- What you are asked to do -
Within these records, how many lines hold "fraction"? Give the number alone.

- Task input -
***

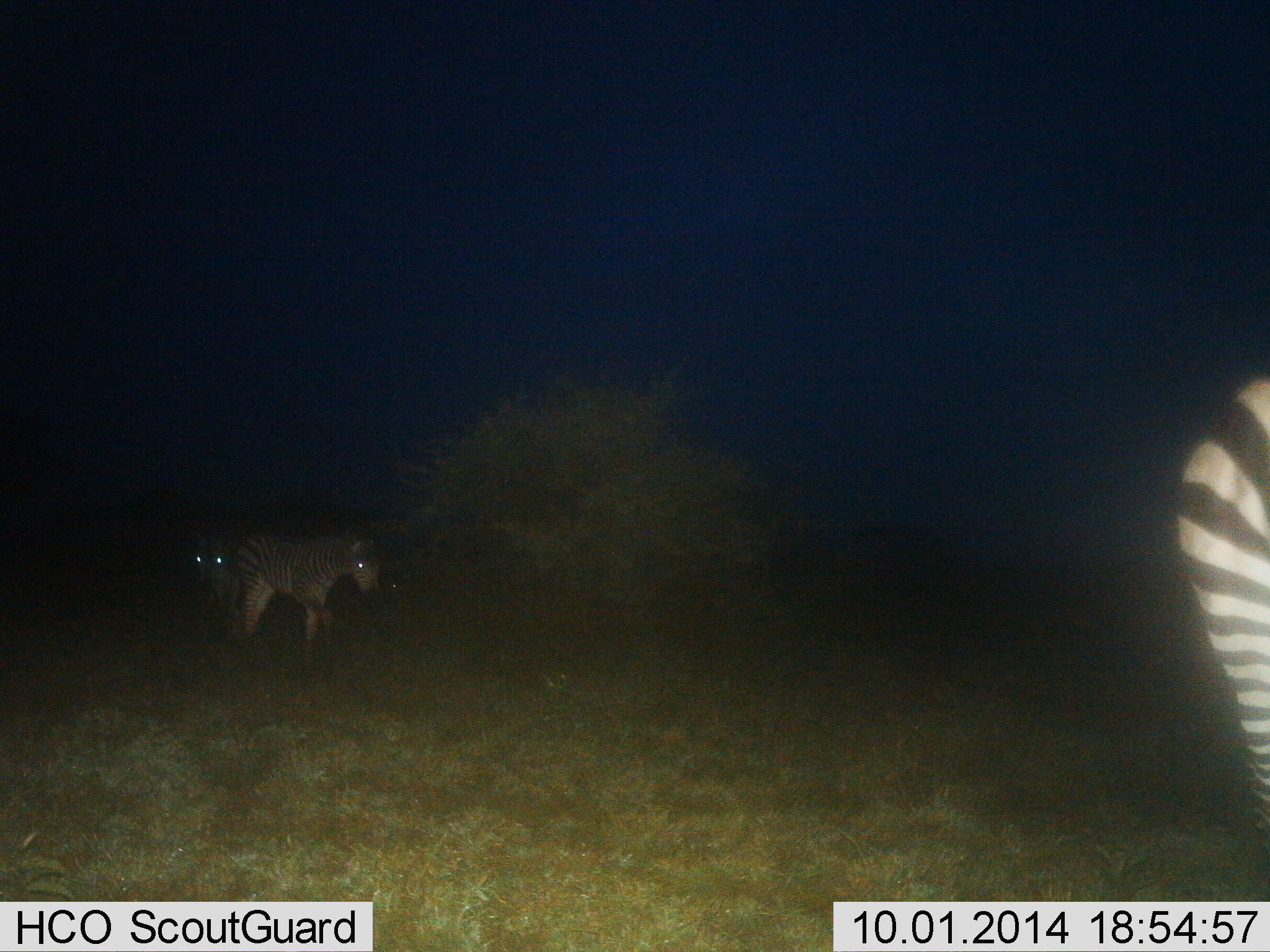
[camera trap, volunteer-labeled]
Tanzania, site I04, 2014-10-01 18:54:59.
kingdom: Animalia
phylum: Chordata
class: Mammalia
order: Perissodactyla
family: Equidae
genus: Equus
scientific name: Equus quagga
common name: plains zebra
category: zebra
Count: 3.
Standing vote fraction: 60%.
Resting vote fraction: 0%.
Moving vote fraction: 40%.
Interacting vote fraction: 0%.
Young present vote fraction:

***

- Solution -
5